En breves líneas se nos presenta la clave de la obra, la idea que nos quiere explicar Unamuno. El discurso de Manuel está construido sobre la base de una exposición de motivos no ordenada, expresados con una estructura similar, en la que las ideas secundarias enlazan unas con otras sin nexos (asíndeton), usando repeticiones de palabras rebosantes de significación, sugestivas, antítesis varias que muestran la lucha entre extremos, interrogaciones retóricas inmediatamente respondidas, que denotan que él ya se ha preguntado y contestado eso muchas veces.

Todo el texto retrata el estado de ánimo del hablante, de máxima tensión, de sufrimiento, de consumación. No tratemos de ver al Unamuno hombre tras estas palabras, sino su pensamiento y su hábil empleo de la narración para mostrarlo al receptor. Y como receptor, la lectura de la obra en su conjunto, y de este párrafo en particular, me crean otras inquietudes respecto al personaje: ¿No está don Manuel imbuido en una misión “divina” a la que sacrifica su vida? ¿Y no tiene un concepto de sí mismo demasiado elevado al arrogarse la sabiduría total que le permite determinar qué es lo que necesita el pueblo? ¿No halla otro camino que la hipocresía para ayudar a los demás?

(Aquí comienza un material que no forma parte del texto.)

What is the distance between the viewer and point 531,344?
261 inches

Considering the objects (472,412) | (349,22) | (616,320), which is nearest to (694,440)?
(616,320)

Quedan las ideas del autor en el receptor tal y como es su intención, pero deja reducido al personaje como instrumento para la difusión de las mismas, y nos gustaría saber más de sus razones íntimas.

El deshielo ha llenado el pantano, ya no se ven los tejados ni la torre de la iglesia. Un desierto de agua hay en su lugar. Pero en los atardeceres, cuando todos se guardan en las casas del pueblo nuevo, y el silencio llega con las sombras, se siente la presencia durmiente, oculta y perpetua de lo que un día fue pasado.